Problem to work on: Exactly reproduce the lines of the listing below from the one containing "Superdry Uomo Felpa" through the one containing "Shujaat Khan - Sitar (CD)". Skip the images.

Data for the task:
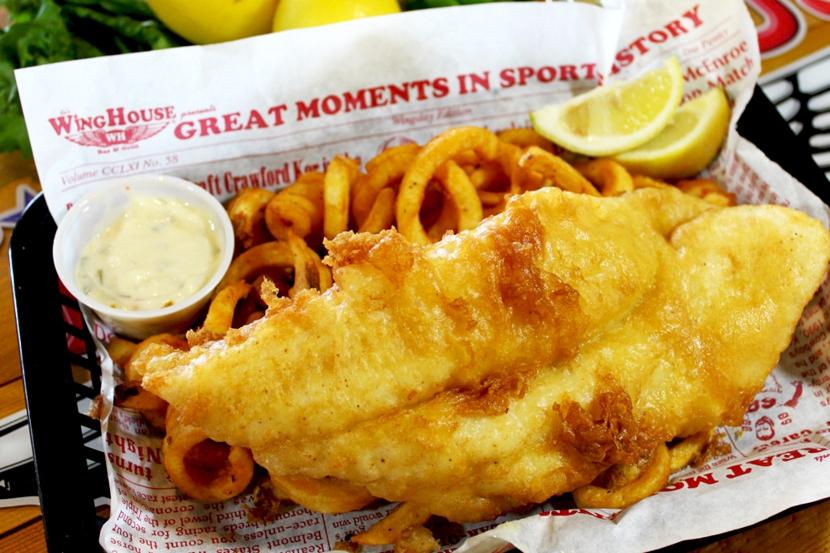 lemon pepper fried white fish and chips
---
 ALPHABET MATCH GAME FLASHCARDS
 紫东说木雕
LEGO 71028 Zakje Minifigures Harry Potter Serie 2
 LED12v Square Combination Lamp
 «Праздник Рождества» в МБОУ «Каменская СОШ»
---
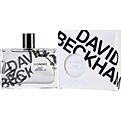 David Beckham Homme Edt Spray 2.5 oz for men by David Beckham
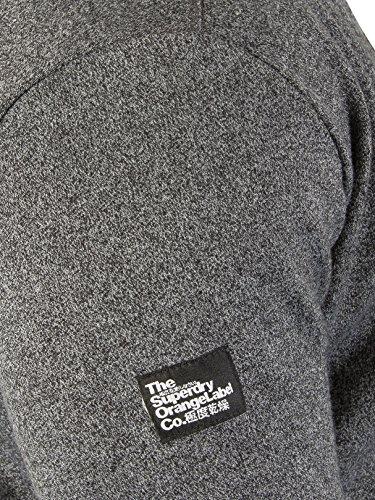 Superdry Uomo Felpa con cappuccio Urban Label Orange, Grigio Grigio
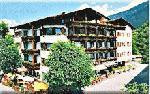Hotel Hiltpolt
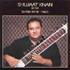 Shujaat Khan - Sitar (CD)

Reply to the exercise:
 Superdry Uomo Felpa con cappuccio Urban Label Orange, Grigio Grigio
Hotel Hiltpolt
 Shujaat Khan - Sitar (CD)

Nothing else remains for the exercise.